# What needs to be done:
Could you copy out, word for word, the lines from the one containing "How distant is" through the last line of the records, including both of those lines?
**** Dataset records
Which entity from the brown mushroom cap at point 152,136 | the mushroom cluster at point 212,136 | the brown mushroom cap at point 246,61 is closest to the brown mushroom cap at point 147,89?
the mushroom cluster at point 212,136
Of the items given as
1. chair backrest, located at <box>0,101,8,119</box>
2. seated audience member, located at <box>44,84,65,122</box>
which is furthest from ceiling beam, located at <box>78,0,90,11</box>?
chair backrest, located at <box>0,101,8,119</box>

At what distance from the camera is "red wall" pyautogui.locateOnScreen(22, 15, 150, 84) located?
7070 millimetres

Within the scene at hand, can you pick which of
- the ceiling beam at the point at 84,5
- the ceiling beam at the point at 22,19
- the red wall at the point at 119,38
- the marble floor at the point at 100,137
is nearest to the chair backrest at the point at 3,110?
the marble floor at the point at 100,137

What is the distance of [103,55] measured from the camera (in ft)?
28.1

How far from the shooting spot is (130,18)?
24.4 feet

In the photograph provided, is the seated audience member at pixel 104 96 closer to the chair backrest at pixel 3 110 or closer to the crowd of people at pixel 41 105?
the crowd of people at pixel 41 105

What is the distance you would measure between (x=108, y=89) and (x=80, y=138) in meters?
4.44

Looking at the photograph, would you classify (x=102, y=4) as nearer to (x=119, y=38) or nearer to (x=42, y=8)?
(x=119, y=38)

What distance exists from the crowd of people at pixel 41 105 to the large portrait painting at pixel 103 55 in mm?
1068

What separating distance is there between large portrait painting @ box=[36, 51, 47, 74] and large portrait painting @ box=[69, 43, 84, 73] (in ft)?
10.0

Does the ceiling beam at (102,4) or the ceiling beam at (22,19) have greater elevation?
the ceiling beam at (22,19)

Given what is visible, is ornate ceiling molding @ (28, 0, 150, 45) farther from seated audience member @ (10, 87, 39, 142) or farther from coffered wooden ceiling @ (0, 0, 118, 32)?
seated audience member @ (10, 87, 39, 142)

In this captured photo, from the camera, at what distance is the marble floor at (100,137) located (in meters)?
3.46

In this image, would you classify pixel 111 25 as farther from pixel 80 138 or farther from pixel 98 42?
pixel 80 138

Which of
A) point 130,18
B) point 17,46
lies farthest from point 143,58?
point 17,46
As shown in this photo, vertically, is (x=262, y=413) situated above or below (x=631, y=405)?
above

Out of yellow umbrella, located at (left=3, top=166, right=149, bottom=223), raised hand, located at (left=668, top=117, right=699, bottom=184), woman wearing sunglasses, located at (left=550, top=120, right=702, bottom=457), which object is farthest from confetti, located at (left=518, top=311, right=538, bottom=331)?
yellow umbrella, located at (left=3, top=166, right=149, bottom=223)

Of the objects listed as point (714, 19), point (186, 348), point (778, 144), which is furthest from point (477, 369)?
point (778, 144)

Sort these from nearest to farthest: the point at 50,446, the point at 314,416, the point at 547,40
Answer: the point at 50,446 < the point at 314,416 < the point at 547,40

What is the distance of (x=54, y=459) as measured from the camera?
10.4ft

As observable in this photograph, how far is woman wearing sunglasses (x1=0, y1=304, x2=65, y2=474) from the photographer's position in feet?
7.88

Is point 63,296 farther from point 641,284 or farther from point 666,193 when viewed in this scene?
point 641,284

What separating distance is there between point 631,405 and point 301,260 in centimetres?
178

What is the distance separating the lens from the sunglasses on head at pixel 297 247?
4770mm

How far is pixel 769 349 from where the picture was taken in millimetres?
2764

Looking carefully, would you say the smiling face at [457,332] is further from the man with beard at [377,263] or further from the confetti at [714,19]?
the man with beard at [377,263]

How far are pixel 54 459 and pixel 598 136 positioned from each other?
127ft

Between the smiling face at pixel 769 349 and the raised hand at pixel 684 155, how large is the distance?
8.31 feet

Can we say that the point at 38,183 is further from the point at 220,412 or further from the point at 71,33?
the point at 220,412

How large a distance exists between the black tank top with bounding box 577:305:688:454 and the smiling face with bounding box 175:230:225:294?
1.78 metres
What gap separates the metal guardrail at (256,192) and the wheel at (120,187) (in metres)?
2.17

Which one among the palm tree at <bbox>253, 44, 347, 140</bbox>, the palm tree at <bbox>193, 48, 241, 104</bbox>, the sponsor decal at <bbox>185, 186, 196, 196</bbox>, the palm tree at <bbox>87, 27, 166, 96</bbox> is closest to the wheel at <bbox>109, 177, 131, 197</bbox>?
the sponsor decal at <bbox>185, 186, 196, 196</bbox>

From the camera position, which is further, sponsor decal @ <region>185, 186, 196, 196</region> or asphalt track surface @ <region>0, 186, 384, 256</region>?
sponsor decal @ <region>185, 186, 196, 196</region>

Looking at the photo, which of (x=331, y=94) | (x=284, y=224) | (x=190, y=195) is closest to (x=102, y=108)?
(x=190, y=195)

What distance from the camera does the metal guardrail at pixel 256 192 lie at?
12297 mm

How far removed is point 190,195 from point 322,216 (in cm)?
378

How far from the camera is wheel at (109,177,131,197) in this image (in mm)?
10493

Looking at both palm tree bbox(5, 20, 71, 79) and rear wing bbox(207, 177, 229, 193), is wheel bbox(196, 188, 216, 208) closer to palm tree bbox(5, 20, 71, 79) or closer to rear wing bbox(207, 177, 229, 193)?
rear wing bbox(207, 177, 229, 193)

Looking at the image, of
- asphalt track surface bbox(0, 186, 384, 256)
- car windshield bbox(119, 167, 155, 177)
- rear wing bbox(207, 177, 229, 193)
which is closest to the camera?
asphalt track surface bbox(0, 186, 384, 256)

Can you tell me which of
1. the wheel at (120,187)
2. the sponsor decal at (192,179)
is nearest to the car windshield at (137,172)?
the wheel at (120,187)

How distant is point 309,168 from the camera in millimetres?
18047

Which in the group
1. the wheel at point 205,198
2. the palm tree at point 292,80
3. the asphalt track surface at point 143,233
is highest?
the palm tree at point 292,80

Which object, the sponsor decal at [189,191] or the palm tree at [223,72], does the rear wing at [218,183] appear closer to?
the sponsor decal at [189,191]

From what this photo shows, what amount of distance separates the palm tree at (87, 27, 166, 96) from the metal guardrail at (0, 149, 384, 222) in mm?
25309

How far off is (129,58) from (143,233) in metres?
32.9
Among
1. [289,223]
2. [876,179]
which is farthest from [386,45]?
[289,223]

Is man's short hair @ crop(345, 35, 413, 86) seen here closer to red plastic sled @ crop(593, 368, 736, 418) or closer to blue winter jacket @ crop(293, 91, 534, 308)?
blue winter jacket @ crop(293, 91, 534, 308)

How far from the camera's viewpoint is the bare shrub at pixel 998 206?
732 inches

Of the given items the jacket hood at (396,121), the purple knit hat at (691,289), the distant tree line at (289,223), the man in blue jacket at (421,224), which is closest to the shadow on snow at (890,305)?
********
# Output of the task:
How distant is point 309,168 from the camera in millimetres?
18047

Which in the group
1. the wheel at point 205,198
2. the palm tree at point 292,80
3. the asphalt track surface at point 143,233
is highest?
the palm tree at point 292,80

Which object, the sponsor decal at [189,191] or the palm tree at [223,72], does the rear wing at [218,183] appear closer to?
the sponsor decal at [189,191]

From what this photo shows, what amount of distance separates the palm tree at (87, 27, 166, 96) from the metal guardrail at (0, 149, 384, 222) in mm?
25309

How far off is (129,58) from (143,233) in metres?
32.9
Among
1. [289,223]
2. [876,179]
which is farthest from [386,45]?
[289,223]

Is man's short hair @ crop(345, 35, 413, 86) seen here closer to red plastic sled @ crop(593, 368, 736, 418) or closer to blue winter jacket @ crop(293, 91, 534, 308)?
blue winter jacket @ crop(293, 91, 534, 308)

How far from the camera's viewpoint is the bare shrub at pixel 998 206?
732 inches

Of the given items the jacket hood at (396,121), the purple knit hat at (691,289), the distant tree line at (289,223), the man in blue jacket at (421,224), which is closest to the shadow on snow at (890,305)?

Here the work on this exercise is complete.